题目链接:uva 1291 - Dance Dance Revolution
题目大意:有一台跳舞机,中间位置是0,然后从0的右边开始顺时针分别是1,2,3,4;从0到1,2,3,4要消耗2点体力;每个位置到斜角的消耗的体力为3点(例如1到2,4);到对角消耗的体力4点(1到3);原地不动消耗的体力为1;现在题目给出一个序列是要求踩的位置,两只脚的初始位置都在0,在跳得过程中不能两只脚同时放在一个位置上,求消耗的最小体力值。

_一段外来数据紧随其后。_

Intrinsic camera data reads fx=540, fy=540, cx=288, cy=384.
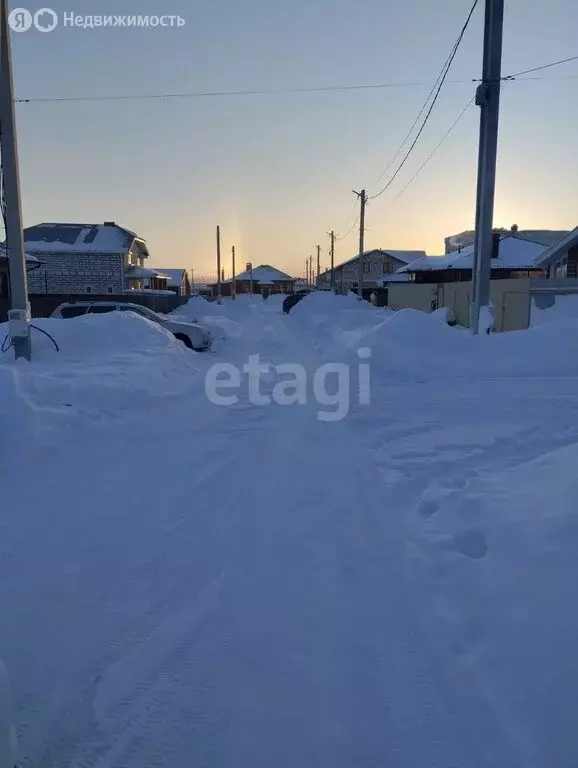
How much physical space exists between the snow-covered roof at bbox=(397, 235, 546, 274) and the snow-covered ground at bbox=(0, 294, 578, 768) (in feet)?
126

解题思路:dp[i][l][r]表示在第i个目标位置,左脚在l上,右脚在r上的最小体力值。
#include <stdio.h>
#include <string.h>
#include <algorithm>
using namespace std;
const int N = 1005;
const int M = 10;
const int INF = 0x3f3f3f3f;
int n, dp[N][M][M], val[M][M], p[N];
bool init() {
n = 1;
while (scanf("%d", &p[n]) == 1 && p[n]) n++;
n--;
for (int i = 1; i < 5; i++) {
val[i][0] = val[0][i] = 2;
val[i][i] = 1;
}
val[1][2] = val[1][4] = val[2][1] = val[2][3] = 3;
val[3][2] = val[3][4] = val[4][3] = val[4][1] = 3;
val[1][3] = val[3][1] = val[2][4] = val[4][2] = 4;
return n > 1;
}
int solve () {
memset(dp, INF, sizeof(dp));
dp[0][0][0] = 0;
for (int i = 1; i <= n; i++) {
int u = p[i];
for (int l = 0; l < 5; l++) {
for (int r = 0; r < 5; r++) {
if (u != r)
dp[i][u][r] = min(dp[i][u][r], dp[i-1][l][r] + val[l][u]);
if (u != l)
dp[i][l][u] = min(dp[i][l][u], dp[i-1][l][r] + val[r][u]);
}
}
}
int ans = INF;
for (int i = 1; i < 5; i++) {
for (int j = 1; j < 5; j++) ans = min(ans, dp[n][i][j]);
}
return ans;
}
int main () {
while (init()) {
printf("%d\n", solve());
}
return 0;
}